The majority of the fiscal 2003 exploration costs associated with the
coalbed methane properties of RMG has been funded through the CCBM agreement.
Under the CCBM purchase and sale agreement, if properties are drilled that are
owned 50% by RMG, we may be required to fund the drilling costs for the interest
ownership of the remaining non-participating parties. Should we be required to
fund any non-participating entities portion of the exploration programs, there
is a back-in provision on each property which gives RMG a disproportionate
amount of the production revenues until our cost and additional amounts are
recovered before the non-participating parties begin to receive production
funds.

14






MAINTAINING MINERAL PROPERTIES

SMP URANIUM PROPERTIES

The holding costs associated with the uranium properties formerly owned by
Sheep Mountain Partners ("SMP"), are approximately $28,000 per month. We
continue to implement cost cutting measures to reduce the holding cost while at
the same time preserving the properties.
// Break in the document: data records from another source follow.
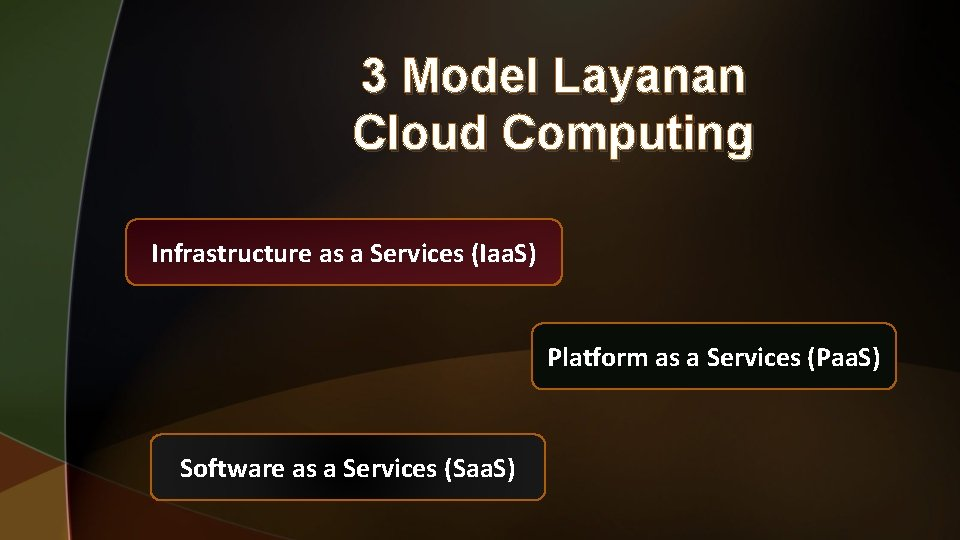 3 Model Layanan Cloud Computing Infrastructure as a Services (Iaa. S) Platform as a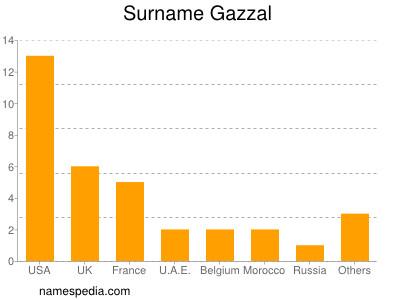 Surname Gazzal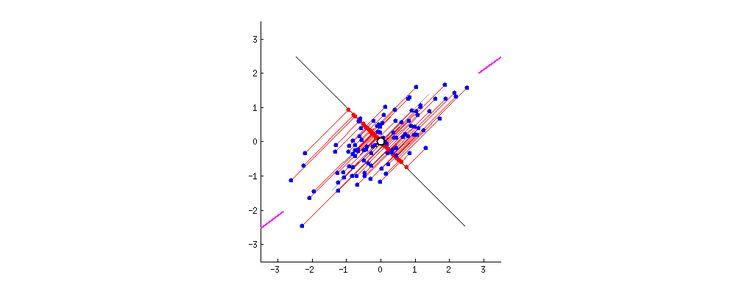Principal Components Analysis Explanation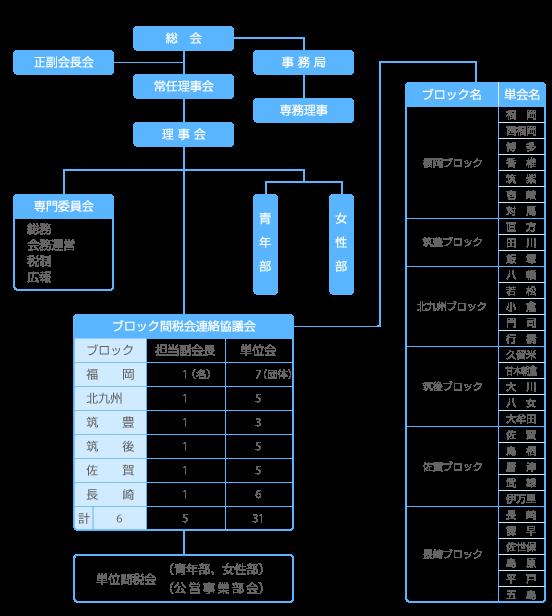 財務省機構図(令和元年5月現在) (1)全体の機構図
We have begun the process of
reclamation on certain of these properties and will continue to do work during
fiscal 2003. It is estimated that $50,000 in reclamation work will be completed
on the SMP properties during fiscal 2003. The Company is seeking final approval
from the regulatory agencies of the reclamation work completed on the GMIX water
treatment plant during fiscal 2002.

PLATEAU RESOURCES URANIUM PROPERTIES

Plateau owns the Ticaboo Townsite, which includes a motel, convenience
store, boat storage, restaurant and lounge. Prior to fiscal 2002, we operated
all of these entities. A decision was made, during fiscal 2002, to lease out all
but the motel operations. This decision relieved us of the obligation and
expense of employees, inventory and risk of loss from the business operations.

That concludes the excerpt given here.